+++ Information provided

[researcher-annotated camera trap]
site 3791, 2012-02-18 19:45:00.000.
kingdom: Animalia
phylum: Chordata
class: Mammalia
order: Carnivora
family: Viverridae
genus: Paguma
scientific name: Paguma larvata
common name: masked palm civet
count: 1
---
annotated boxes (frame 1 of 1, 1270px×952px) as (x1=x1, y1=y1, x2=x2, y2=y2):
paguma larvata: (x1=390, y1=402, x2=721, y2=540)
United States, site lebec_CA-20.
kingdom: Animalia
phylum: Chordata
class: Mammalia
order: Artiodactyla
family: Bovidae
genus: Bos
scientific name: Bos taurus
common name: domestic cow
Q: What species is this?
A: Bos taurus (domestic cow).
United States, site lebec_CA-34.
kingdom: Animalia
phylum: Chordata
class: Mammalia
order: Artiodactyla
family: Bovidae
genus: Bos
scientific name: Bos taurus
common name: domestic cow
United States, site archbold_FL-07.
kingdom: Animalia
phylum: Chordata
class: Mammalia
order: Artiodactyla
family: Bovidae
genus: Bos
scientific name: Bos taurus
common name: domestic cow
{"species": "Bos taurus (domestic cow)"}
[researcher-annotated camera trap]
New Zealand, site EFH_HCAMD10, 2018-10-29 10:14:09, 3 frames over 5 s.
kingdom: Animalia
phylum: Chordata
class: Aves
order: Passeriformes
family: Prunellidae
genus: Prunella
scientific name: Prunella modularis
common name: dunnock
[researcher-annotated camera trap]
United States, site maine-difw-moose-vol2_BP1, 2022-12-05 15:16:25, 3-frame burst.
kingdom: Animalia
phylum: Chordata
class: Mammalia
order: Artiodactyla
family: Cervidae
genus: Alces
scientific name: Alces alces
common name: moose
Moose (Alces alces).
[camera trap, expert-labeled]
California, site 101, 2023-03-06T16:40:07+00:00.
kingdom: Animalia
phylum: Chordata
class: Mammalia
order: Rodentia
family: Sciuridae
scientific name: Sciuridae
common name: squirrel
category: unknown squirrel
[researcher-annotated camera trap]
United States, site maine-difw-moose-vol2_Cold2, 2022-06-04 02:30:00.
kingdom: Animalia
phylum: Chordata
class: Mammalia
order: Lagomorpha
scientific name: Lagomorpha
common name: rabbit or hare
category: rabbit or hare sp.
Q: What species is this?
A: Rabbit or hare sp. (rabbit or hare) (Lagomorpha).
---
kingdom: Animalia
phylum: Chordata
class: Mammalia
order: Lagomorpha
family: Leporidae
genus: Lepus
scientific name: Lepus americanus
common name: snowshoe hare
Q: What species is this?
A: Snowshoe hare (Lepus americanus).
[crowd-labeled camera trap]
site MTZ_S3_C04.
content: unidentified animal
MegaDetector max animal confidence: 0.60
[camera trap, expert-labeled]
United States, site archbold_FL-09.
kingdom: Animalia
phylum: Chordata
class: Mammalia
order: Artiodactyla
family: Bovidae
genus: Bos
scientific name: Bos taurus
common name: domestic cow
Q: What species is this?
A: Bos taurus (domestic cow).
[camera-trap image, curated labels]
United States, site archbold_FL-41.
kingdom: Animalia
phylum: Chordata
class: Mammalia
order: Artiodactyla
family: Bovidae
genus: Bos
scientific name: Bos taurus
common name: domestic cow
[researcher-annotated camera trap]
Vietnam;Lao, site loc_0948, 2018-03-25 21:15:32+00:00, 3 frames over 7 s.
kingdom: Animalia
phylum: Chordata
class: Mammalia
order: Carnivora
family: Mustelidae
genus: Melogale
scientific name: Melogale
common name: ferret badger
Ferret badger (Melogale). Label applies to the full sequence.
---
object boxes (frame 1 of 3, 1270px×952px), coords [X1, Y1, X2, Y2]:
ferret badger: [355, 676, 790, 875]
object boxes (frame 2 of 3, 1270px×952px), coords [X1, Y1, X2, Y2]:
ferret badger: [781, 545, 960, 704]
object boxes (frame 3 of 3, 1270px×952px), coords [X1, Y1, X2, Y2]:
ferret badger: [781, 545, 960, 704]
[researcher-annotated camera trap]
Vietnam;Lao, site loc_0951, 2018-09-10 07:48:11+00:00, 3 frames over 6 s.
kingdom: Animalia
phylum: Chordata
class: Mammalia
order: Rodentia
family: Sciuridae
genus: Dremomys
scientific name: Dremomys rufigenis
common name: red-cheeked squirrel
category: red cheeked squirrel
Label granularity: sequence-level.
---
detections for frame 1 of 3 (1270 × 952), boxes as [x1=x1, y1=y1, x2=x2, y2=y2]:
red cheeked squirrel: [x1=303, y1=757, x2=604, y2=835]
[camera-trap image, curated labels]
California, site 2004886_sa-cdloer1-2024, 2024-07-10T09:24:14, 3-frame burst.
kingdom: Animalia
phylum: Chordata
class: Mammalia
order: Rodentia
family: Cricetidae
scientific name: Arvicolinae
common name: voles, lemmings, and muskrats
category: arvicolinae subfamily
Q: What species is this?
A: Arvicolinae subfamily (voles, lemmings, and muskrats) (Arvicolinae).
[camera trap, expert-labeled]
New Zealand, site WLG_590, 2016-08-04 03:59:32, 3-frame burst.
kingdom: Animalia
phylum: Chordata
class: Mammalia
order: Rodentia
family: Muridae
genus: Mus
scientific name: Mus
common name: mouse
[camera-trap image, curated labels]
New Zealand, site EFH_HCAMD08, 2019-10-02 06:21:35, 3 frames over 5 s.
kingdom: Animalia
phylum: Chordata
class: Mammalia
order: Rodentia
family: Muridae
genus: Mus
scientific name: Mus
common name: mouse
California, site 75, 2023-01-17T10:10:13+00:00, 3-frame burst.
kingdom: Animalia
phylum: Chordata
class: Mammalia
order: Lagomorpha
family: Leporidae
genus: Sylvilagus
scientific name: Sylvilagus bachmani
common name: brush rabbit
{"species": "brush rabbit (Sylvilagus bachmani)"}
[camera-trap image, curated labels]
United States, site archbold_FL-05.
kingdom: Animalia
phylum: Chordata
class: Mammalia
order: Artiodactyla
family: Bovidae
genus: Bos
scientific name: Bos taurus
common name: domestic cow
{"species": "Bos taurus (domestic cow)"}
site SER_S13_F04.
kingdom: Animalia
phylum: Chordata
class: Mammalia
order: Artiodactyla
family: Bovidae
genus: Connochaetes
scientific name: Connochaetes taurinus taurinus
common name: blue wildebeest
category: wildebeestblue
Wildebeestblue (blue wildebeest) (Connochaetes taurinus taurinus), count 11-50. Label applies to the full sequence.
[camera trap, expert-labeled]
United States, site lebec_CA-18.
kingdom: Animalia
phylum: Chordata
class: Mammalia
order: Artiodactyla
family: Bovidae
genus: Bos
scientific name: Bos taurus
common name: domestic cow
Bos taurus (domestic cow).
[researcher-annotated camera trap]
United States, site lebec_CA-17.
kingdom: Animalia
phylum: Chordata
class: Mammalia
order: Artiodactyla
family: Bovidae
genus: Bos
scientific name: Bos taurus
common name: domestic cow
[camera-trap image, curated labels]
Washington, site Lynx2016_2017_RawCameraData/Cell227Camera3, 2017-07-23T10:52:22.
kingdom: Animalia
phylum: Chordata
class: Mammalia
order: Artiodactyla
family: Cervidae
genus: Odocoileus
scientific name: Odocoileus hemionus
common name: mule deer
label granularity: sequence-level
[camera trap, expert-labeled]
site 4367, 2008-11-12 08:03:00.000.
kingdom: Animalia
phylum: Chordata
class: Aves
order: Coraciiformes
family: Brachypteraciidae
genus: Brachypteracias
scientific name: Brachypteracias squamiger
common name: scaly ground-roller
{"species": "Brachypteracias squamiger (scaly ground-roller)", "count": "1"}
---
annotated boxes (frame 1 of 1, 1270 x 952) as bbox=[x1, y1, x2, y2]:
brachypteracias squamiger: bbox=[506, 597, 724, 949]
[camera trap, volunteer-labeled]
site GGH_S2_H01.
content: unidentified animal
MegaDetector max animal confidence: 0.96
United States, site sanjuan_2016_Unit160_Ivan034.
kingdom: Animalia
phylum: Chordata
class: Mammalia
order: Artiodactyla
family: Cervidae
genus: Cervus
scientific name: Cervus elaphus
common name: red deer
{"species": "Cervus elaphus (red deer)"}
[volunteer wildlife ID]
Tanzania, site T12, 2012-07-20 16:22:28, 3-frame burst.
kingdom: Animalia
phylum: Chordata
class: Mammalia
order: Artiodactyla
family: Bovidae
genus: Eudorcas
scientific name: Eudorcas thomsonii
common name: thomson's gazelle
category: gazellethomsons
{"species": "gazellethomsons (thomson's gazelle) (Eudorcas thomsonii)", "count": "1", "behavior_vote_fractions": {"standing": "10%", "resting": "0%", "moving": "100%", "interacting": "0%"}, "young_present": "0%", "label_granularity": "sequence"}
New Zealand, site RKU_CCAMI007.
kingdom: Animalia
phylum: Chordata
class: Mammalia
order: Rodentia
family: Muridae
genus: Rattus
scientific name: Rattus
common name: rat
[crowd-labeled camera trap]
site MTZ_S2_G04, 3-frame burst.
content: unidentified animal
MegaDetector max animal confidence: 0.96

++++++

## [Directions for this task]
Find all lines in the records that hold the word "California". Copy them.

## [Response to this exercise]
California, site 101, 2023-03-06T16:40:07+00:00.
California, site 2004886_sa-cdloer1-2024, 2024-07-10T09:24:14, 3-frame burst.
California, site 75, 2023-01-17T10:10:13+00:00, 3-frame burst.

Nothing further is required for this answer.